TEL AVIV  – Il segretario di stato Usa John Kerry sta compiendo in questi giorni una vera ‘maratona’ diplomatica nell’intento di rilanciare negoziati di pace israelo-palestinesi. Infatti ha trascorso, in due riprese, sette ore a Gerusalemme con il premier Benyamin Netanyahu (in buona parte a quattr’occhi) e altre tre ore, ad Amman, con il presidente palestinese Abu Mazen. Poi, a Gerusalemme, ha aggiornato il Capo dello stato Shimon Peres e oggi, in un nuovo tour de force, sarà prima ad Amman – di nuovo a tu per tu con Abu Mazen – e poi, in serata, a Gerusalemme, per un terzo incontro con Netanyahu.

Sull’esito della missione non si hanno informazioni concrete. La stampa locale avanza l’ipotesi che Kerry stia lavorando ad un incontro israelo-palestinese da tenersi ad Amman la settimana prossima, possibilmente con la partecipazione dei negoziatori delle due parti. A quanto pare lo stesso Kerry sarà più esplicito oggi, in una conferenza stampa. Peres, da parte sua, lo ha incoraggiato a non desistere nei propri sforzi.

– Israele – ha detto – apprezza molto il Suo tentativo di rilanciare trattative. L’intero Paese La segue.

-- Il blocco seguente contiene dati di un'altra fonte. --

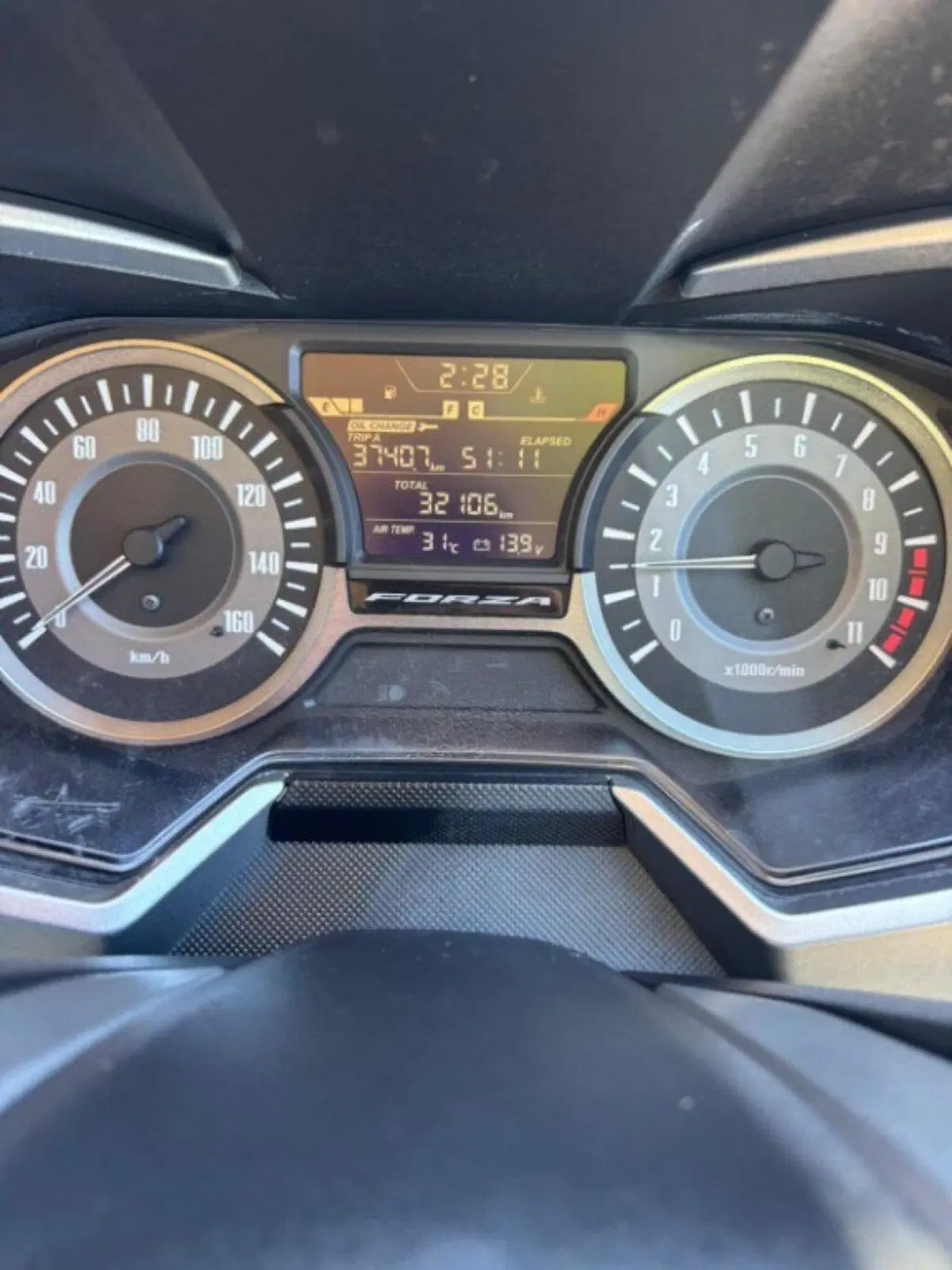 Honda Forza 300 ABS (2018 - 20) (7)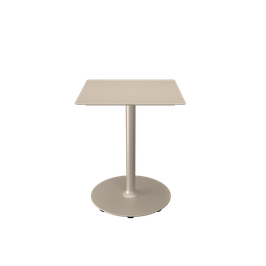 Houe Bistro Tisch Pico quadratisch - 60x60 cm - beige 23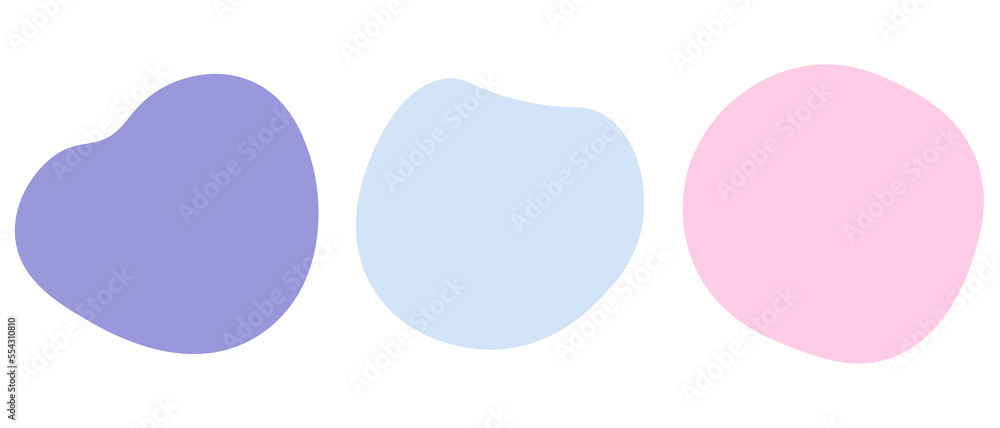 Abstract pastel shape background. Vector illustration. Abstract pastel shape background. Vector illustration.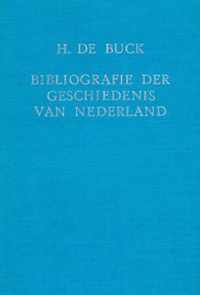 Bibliografie Der Geschiedenis Van Nederland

Proprio ieri un sondaggio di opinione ha mostrato che circa il 70 per cento degli israeliani vogliono effettivamente la ripresa di colloqui di pace con i palestinesi, arenatisi di fatto da cinque anni, con l’uscita di scena del governo di Ehud Olmert e di Tzipi Livni (Kadima). Ma una percentuale analoga ”non crede” che nelle condizioni attuali sia possibile raggiungere un accordo che metta fine al conflitto.

Secondo il viceministro degli esteri di Israele, Zeev Elkin, in questa fase la parte palestinese è sottoposta a ”pressioni forti” dagli Stati Uniti e dall’Unione europea per convincere Abu Mazen a tornare al tavolo delle trattative. In passato l’Anp ha chiesto la liberazione di oltre 100 palestinesi detenuti da più di 20 anni in Israele; il congelamento delle colonie e l’impegno di Israele a vedere nelle linee armistiziali in vigore fino al 1967 come la base di future trattative.

Netanyahu ha replicato di non essere disposto a pagare ”alcun biglietto di ingresso” per tornare a negoziare. Ma, secondo i suoi ministri, in questi mesi ha tacitamente rallentato le attività edilizie ebraiche in Cisgiordania e a Gerusalemme est. E un suo ministro ha detto a Haaretz che, nel contesto di accordi definitivi, Netanyahu accetterebbe il ritiro dal 90 per cento della Cisgiordania (fatta eccezione per la valle del Giordano).

Kerry, da parte sua, vorrebbe vedere entro settembre al massimo i primi frutti delle cinque spole condotte da quando è entrato in carica. Secondo gli osservatori non gli interessa tanto un vertice alla presenza di Abu Mazen e Netanyahu: vuole impostare piuttosto trattative serrate, che si concludano entro un anno. Per raggiungere questo fine occorre dunque mettere a punto una sorta di ‘gabbia diplomatica’ che impedisca di fatto alle due parti di abbandonare il tavolo dei negoziati alle prime difficoltá.